---- EXTRACTED TEXT

Skip to main content

Coming Home Again: An Advance Review of Upstairs Downstairs on PBS' Masterpiece

"Home is not where you live, but where they understand you." - Christian Morganstern

My, how time flies: It's been more than three decades since Rose Buck (Jean Marsh) walked out of the front door of 165 Eaton Place and into the future.

For those of us who grew up on Upstairs, Downstairs (created by Marsh and Dame Eileen Atkins) watching the repeats on PBS or on DVD later, the show--which depicted the lives of the wealthy Bellamy clan and their servants below stairs--defined the period drama, transforming the stuffy recreations of aristos into a soap opera teeming with the hopes and dreams (and failures and foibles) of both the masters and the servants of a great London house.

While there have been countless adaptations of period-set literature over the years (Austen and Dickens remain always in style), recently viewers have seen a resurgence in open-ended, serialized period dramas. Lark Rise to Candleford may have perhaps started the trend in earnest, but it was the double punch of ITV's Downton Abbey and the revival of Upstairs Downstairs that truly brought the trend into full bloom.

Upstairs Downstairs, which begins its superb three-episode run on Sunday on PBS' Masterpiece, sees the series return to the small screen after a sizable hiatus. Revived by writer Heidi Thomas (Cranford) and directed by Euros Lyn (Doctor Who), this new Upstairs Downstairs has Marsh reprising her role as Rose, the former parlormaid who now runs an employment agency for domestic servants. The house at 165 Eaton Place has fallen into disrepair in the six years since the Bellamys decamped, its staircase long covered in dust, much like the period drama genre itself. But, before long, the crystal chandelier at the heart of the home, will sparkle once more.

While Marsh returns to the 1930s for the series, she's the only original cast member to do so. The rest of the staff--and the well-heeled Holland family upstairs--are played by actors new to the franchise, including Atkins, who makes her Upstairs debut here as the deliciously quirky Lady Maud Holland, an eccentric widow returning to London following the death of her husband after living in India for years. She brings with her an irrepressible monkey named Solomon, a quiet Indian manservant, Mr. Amanjit (Art Malik), and a propensity for stirring up trouble. Atkins is at the top of her craft here, imbuing Lady Maud with a flintiness that belies unseen vulnerability. In short: she's a hoot, but there's an emotional core to her as well.

Lady Maud is invading a household that's already a bit on edge. Sir Hallam (Ed Stoppard) and Lady Agnes (Keeley Hawes), a childless couple, see the address as an opportunity for a fresh start and the place where their dreams can come true. But there's a hell of a lot of baggage they're dragging along with them. Lady Agnes' sister, the spoilt Lady Persie (Claire Foy), is a shadow thrown over the light and possibility of this new home, and she transforms, over the course of these three installments, from a naive land-rich-but-cash-poor heiress into a loathsome and mercenary creature.

--------
---- INFORMATION SUPPLIED

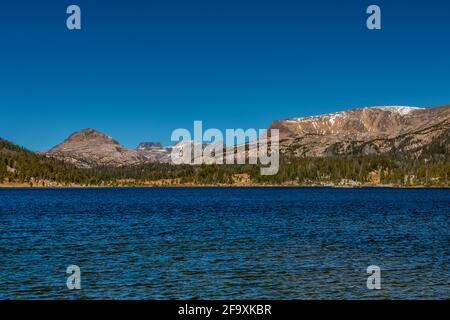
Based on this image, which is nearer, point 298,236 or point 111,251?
point 111,251

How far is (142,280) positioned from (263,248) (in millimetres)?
23962

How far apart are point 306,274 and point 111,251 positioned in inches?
1058

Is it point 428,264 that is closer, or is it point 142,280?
point 142,280

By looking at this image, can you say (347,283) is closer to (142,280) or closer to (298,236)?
(142,280)

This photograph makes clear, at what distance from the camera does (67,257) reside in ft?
187
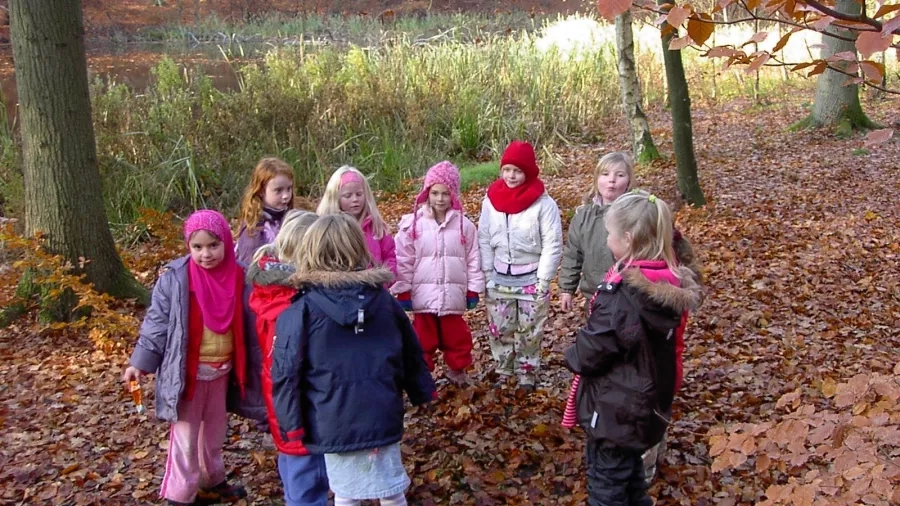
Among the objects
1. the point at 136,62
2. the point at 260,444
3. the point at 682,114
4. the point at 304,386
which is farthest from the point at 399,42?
the point at 136,62

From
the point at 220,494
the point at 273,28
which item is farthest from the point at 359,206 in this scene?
the point at 273,28

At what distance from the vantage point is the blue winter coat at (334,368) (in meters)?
2.67

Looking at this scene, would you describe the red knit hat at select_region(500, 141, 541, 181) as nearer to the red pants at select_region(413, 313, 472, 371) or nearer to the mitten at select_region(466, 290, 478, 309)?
the mitten at select_region(466, 290, 478, 309)

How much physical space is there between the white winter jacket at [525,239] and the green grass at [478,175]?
17.0ft

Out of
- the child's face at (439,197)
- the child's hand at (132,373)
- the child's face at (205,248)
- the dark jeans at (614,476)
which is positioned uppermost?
the child's face at (439,197)

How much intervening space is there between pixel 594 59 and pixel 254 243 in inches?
436

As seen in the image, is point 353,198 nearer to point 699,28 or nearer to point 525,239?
point 525,239

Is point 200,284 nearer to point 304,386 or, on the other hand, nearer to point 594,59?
point 304,386

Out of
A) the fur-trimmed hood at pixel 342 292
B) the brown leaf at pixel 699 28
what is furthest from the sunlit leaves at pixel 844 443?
the fur-trimmed hood at pixel 342 292

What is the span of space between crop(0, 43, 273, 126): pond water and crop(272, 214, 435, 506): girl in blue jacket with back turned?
781cm

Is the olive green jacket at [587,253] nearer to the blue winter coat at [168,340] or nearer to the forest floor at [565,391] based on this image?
the forest floor at [565,391]

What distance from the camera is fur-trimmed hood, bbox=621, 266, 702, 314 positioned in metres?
2.66

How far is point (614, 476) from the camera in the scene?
116 inches

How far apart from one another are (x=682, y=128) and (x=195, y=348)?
18.9 feet
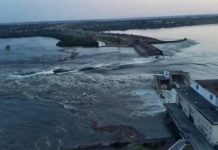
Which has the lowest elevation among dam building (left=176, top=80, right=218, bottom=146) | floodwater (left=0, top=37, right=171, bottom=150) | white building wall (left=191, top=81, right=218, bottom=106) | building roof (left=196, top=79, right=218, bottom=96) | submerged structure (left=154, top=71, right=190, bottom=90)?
floodwater (left=0, top=37, right=171, bottom=150)

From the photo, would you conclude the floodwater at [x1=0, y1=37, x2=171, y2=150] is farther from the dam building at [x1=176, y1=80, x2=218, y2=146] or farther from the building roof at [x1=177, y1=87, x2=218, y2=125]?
the building roof at [x1=177, y1=87, x2=218, y2=125]

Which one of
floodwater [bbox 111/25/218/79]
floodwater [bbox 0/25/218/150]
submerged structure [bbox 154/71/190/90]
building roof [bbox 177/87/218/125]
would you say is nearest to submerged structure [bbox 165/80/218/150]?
building roof [bbox 177/87/218/125]

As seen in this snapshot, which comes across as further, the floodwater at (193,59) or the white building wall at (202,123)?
the floodwater at (193,59)

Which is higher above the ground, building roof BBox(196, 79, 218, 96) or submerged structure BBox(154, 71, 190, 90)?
building roof BBox(196, 79, 218, 96)

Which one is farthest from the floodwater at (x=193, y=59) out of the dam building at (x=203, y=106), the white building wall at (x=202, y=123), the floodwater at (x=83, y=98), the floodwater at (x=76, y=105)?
the white building wall at (x=202, y=123)

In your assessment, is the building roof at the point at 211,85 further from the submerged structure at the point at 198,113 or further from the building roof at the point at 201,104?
the building roof at the point at 201,104

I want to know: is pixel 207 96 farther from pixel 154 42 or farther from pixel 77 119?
pixel 154 42

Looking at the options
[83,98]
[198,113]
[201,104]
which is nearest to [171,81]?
[83,98]
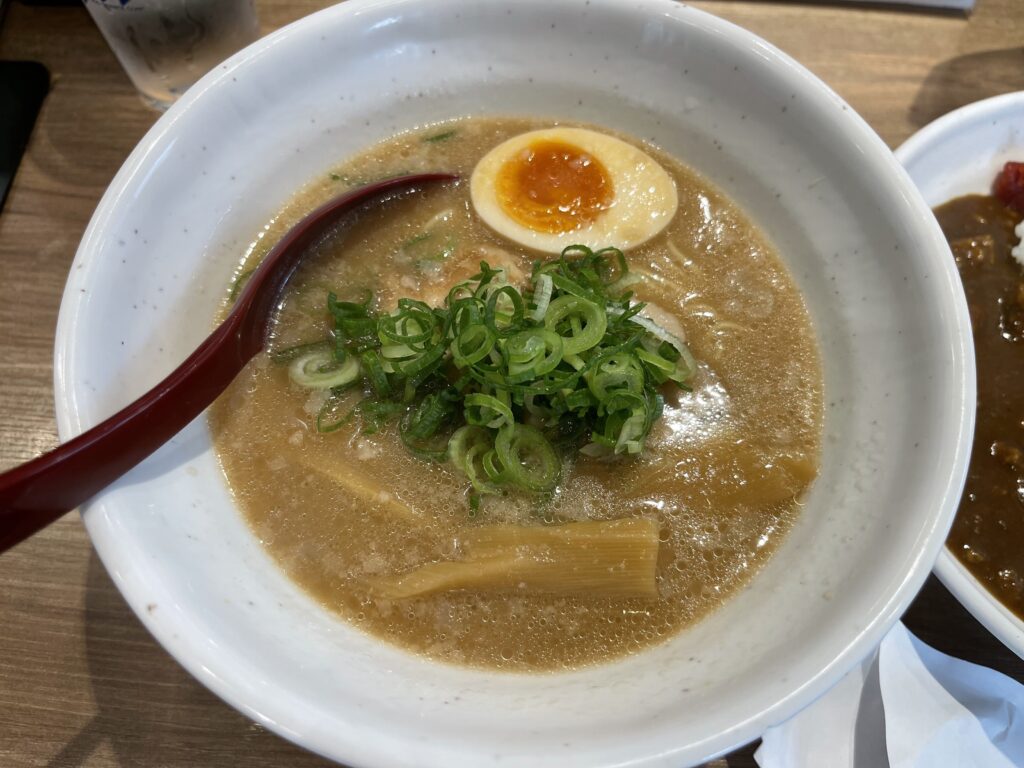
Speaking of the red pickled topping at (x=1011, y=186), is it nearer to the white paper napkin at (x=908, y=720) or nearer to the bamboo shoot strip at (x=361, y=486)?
the white paper napkin at (x=908, y=720)

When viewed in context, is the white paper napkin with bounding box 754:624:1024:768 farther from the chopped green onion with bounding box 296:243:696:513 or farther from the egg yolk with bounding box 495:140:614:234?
the egg yolk with bounding box 495:140:614:234

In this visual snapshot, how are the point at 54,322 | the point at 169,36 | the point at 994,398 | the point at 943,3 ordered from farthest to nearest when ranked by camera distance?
the point at 943,3 → the point at 169,36 → the point at 54,322 → the point at 994,398

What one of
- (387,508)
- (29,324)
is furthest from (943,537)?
(29,324)

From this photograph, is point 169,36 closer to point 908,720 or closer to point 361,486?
point 361,486

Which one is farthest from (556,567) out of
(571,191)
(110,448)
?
(571,191)

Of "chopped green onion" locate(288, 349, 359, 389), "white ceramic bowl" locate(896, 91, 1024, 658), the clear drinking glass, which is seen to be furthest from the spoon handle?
"white ceramic bowl" locate(896, 91, 1024, 658)

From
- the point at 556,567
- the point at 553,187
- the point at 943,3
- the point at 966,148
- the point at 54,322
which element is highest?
the point at 943,3

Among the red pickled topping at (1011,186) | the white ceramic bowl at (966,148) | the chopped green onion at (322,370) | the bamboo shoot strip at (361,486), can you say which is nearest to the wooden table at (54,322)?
the white ceramic bowl at (966,148)

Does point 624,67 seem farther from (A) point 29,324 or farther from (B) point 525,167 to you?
(A) point 29,324
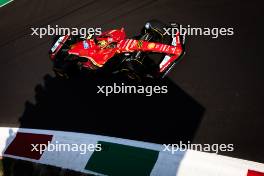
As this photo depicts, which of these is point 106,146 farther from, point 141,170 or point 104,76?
point 104,76

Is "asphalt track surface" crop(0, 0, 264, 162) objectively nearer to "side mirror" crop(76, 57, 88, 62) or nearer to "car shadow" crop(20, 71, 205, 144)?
"car shadow" crop(20, 71, 205, 144)

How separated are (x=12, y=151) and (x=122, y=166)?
3.27m

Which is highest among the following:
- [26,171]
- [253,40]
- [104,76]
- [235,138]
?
[253,40]

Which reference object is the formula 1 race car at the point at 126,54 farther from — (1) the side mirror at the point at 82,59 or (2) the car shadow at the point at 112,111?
(2) the car shadow at the point at 112,111

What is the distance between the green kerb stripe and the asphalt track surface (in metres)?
0.36

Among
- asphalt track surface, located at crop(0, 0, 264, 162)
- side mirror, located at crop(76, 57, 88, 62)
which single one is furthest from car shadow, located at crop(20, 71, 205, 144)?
side mirror, located at crop(76, 57, 88, 62)

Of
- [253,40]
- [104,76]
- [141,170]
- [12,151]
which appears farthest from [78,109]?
[253,40]

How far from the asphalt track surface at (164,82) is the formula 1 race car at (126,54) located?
38 centimetres

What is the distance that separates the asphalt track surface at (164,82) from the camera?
875cm

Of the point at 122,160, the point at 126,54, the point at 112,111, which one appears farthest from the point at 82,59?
the point at 122,160

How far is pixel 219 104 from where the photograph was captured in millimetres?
→ 8969

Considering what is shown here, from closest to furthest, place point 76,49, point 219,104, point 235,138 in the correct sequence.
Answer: point 235,138
point 219,104
point 76,49

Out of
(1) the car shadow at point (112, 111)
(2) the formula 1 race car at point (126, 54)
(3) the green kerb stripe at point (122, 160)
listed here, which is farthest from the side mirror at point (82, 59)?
(3) the green kerb stripe at point (122, 160)

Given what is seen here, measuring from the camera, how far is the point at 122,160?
29.0 feet
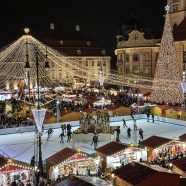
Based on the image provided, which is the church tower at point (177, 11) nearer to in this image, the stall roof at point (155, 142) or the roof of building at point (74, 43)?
the roof of building at point (74, 43)

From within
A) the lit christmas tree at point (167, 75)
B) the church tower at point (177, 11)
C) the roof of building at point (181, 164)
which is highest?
the church tower at point (177, 11)

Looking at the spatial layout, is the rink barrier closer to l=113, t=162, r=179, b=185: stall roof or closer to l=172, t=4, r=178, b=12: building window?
l=113, t=162, r=179, b=185: stall roof

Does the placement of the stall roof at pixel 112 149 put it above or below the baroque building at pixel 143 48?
below

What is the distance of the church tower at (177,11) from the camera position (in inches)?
2058

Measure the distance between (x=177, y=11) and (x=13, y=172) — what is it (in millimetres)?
40862

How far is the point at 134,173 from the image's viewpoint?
14859mm

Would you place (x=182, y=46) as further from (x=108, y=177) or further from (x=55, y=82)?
(x=108, y=177)

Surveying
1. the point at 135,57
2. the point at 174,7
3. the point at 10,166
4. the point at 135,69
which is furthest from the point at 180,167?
the point at 135,57

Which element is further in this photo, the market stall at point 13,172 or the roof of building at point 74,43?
the roof of building at point 74,43

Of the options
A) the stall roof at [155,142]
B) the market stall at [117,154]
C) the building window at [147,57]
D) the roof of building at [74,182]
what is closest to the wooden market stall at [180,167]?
the market stall at [117,154]

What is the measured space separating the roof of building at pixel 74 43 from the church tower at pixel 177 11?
51.5ft

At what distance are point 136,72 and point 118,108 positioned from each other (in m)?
24.3

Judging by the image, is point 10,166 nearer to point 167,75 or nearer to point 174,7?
point 167,75

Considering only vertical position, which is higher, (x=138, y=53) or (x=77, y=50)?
(x=77, y=50)
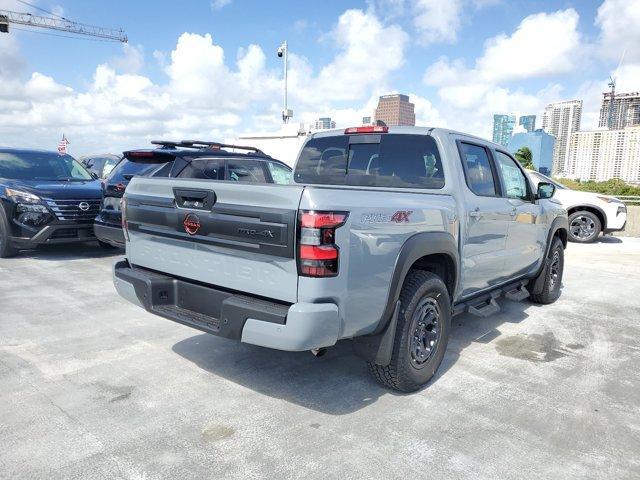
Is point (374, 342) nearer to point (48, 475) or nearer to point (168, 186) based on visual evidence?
point (168, 186)

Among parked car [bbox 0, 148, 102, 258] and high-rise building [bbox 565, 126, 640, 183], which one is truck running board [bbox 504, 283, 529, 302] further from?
high-rise building [bbox 565, 126, 640, 183]

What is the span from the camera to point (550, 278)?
20.0 feet

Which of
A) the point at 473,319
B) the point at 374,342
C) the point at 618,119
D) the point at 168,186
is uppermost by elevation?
the point at 618,119

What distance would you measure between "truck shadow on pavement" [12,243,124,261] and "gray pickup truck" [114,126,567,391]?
4942 mm

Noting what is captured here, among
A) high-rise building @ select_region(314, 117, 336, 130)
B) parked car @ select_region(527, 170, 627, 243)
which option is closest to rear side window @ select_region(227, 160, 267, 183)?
parked car @ select_region(527, 170, 627, 243)

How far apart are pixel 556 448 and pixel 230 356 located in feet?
7.97

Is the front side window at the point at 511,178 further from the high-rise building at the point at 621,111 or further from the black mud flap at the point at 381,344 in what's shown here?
the high-rise building at the point at 621,111

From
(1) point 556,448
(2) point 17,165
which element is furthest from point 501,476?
(2) point 17,165

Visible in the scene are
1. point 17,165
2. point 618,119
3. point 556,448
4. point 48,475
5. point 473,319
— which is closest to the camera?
point 48,475

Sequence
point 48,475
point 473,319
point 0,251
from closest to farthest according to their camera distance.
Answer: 1. point 48,475
2. point 473,319
3. point 0,251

--------

- [DIRECTIONS]:
Reproduce the passage of the Upstairs Downstairs review starting at "While Marsh returns" and ending at "her as well.", swapping "monkey" for "parrot".

- [SOLUTION]:
While Marsh returns to the 1930s for the series, she's the only original cast member to do so. The rest of the staff--and the well-heeled Holland family upstairs--are played by actors new to the franchise, including Atkins, who makes her Upstairs debut here as the deliciously quirky Lady Maud Holland, an eccentric widow returning to London following the death of her husband after living in India for years. She brings with her an irrepressible parrot named Solomon, a quiet Indian manservant, Mr. Amanjit (Art Malik), and a propensity for stirring up trouble. Atkins is at the top of her craft here, imbuing Lady Maud with a flintiness that belies unseen vulnerability. In short: she's a hoot, but there's an emotional core to her as well.